IN31A-3716:
Discovering New Global Climate Patterns: Curating a 21-Year High Temporal (Hourly) and Spatial (40km) Resolution Reanalysis Dataset
Abstract:
The National Center for Atmospheric Research’s Global Climate Four-Dimensional Data Assimilation (CFDDA) Hourly 40km Reanalysis dataset is a dynamically downscaled dataset with high temporal and spatial resolution. The dataset contains three-dimensional hourly analyses in netCDF format for the global atmospheric state from 1985 to 2005 on a 40km horizontal grid (0.4°grid increment) with 28 vertical levels, providing good representation of local forcing and diurnal variation of processes in the planetary boundary layer. This project aimed to make the dataset publicly available, accessible, and usable in order to provide a unique resource to allow and promote studies of new climate characteristics.When the curation project started, it had been five years since the data files were generated. Also, although the Principal Investigator (PI) had generated a user document at the end of the project in 2009, the document had not been maintained. Furthermore, the PI had moved to a new institution, and the remaining team members were reassigned to other projects. These factors made data curation in the areas of verifying data quality, harvest metadata descriptions, documenting provenance information especially challenging. As a result, the project’s curation process found that:
- Data curator’s skill and knowledge helped make decisions, such as file format and structure and workflow documentation, that had significant, positive impact on the ease of the dataset’s management and long term preservation.
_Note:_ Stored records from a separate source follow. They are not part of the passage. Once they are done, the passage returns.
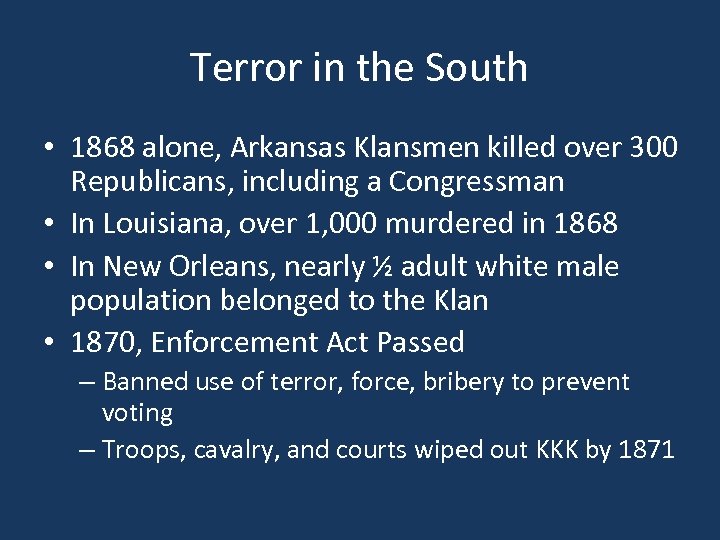 Terror in the South

• 1868 alone, Arkansas Klansmen killed over 300 Republicans, including a Congressman
• In Louisiana, over 1,000 murdered in 1868
• In New Orleans, nearly ½ adult white male population belonged to the Klan
• 1870, Enforcement Act Passed
– Banned use of terror, force, bribery to prevent voting
– Troops, cavalry, and courts wiped out KKK by 1871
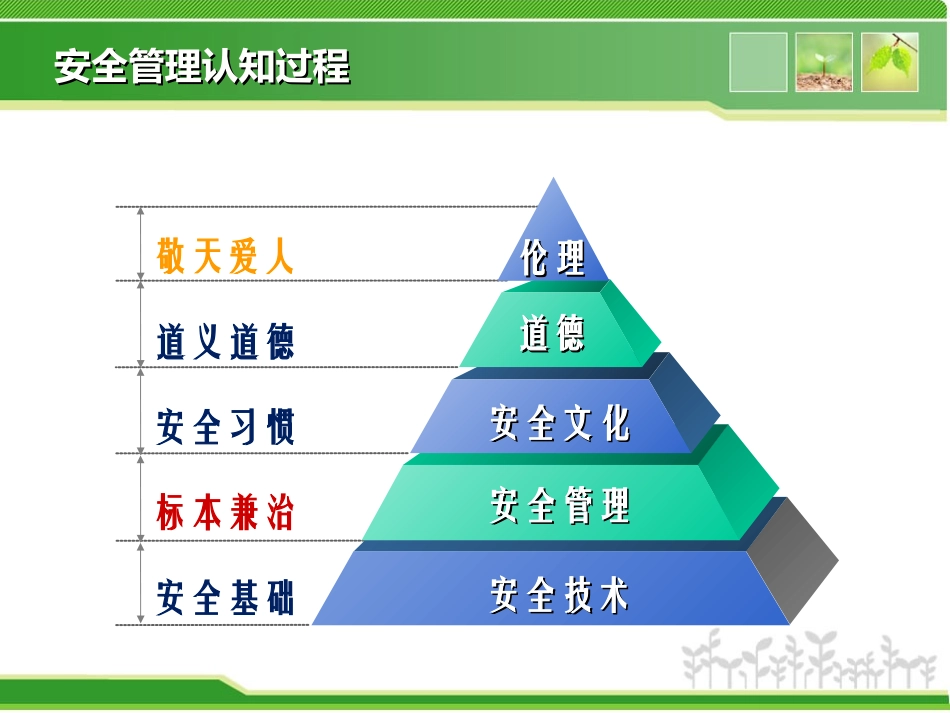 安全管理认知过程

敬天爱人
道义道德
安全习惯
标本兼治
安全基础

伦理
道德
安全文化
安全管理
安全技术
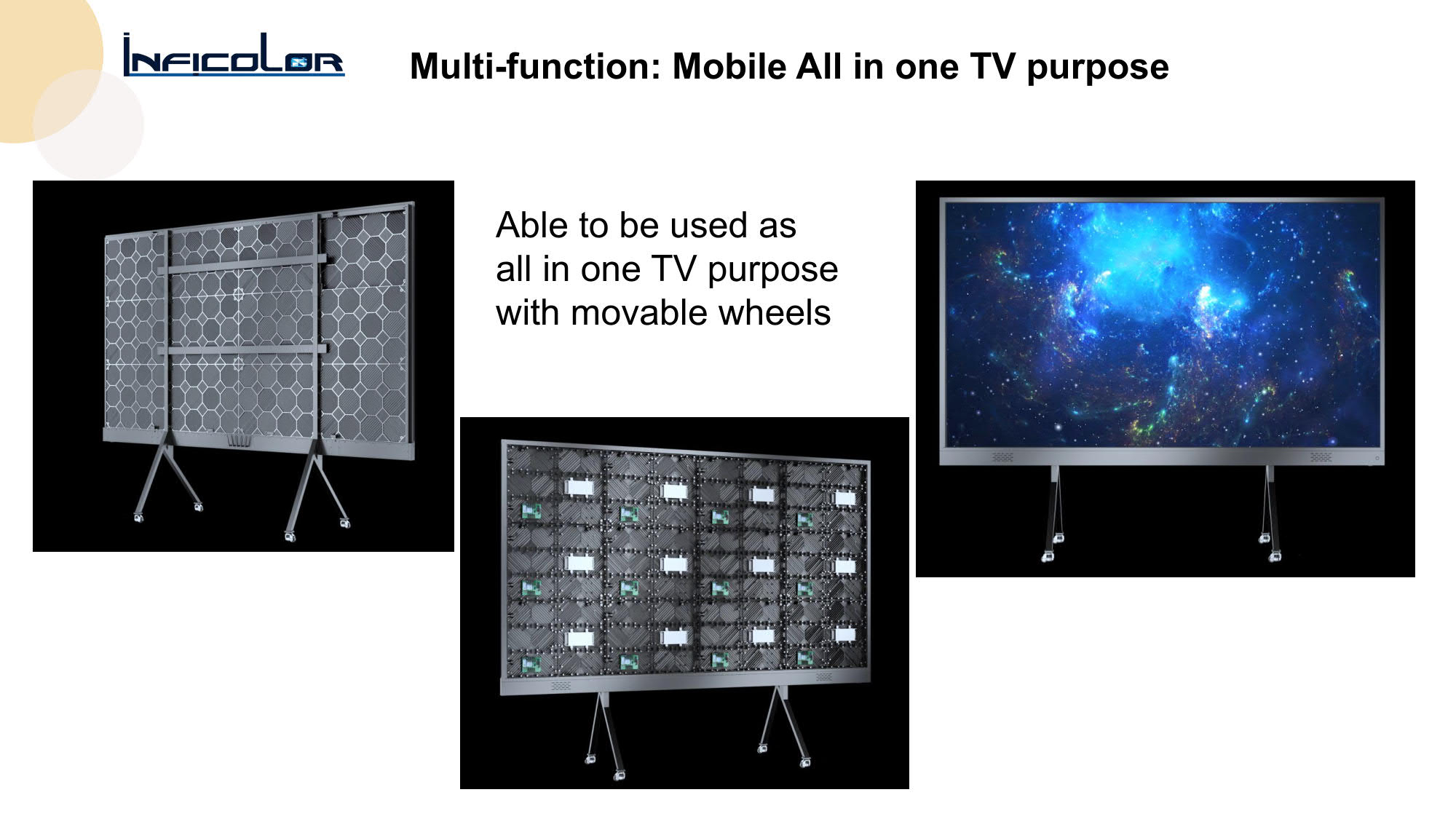 INFICOLOR

Multi-function: Mobile All in one TV purpose

Able to be used as all in one TV purpose with movable wheels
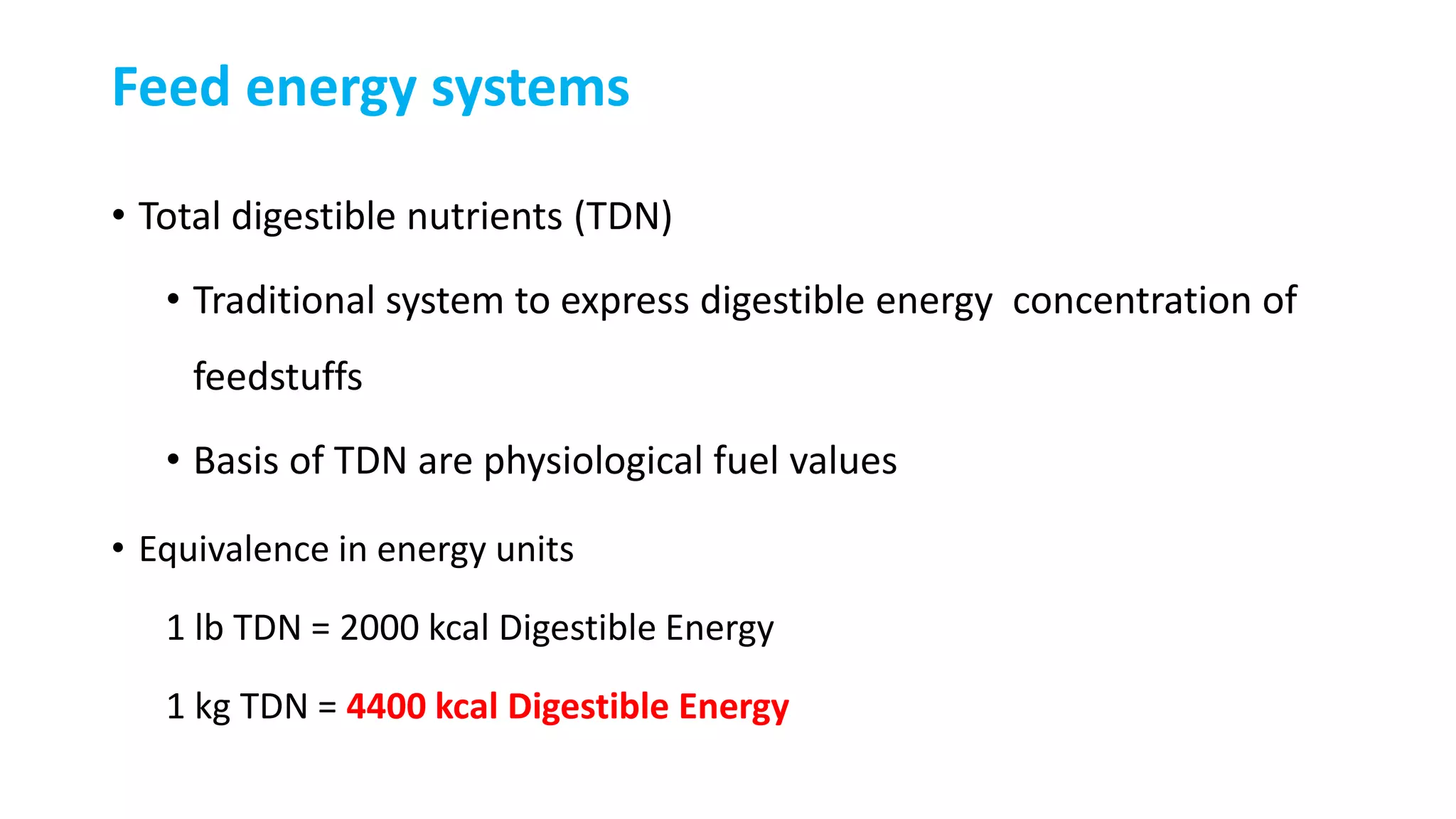 Feed energy systems

• Total digestible nutrients (TDN)

• Traditional system to express digestible energy concentration of feedstuffs

• Basis of TDN are physiological fuel values

• Equivalence in energy units

1 lb TDN = 2000 kcal Digestible Energy

1 kg TDN = 4400 kcal Digestible Energy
- Use of data curation tools, such as the Data Curation Profiles Toolkit’s guidelines, revealed important information for promoting the data’s usability and enhancing preservation planning.
- Involving data curators during each stage of the data curation life cycle instead of at the end could improve the curation process’ efficiency.
Overall, the project showed that proper resources invested in the curation process would give datasets the best chance to fulfill their potential to help with new climate pattern discovery.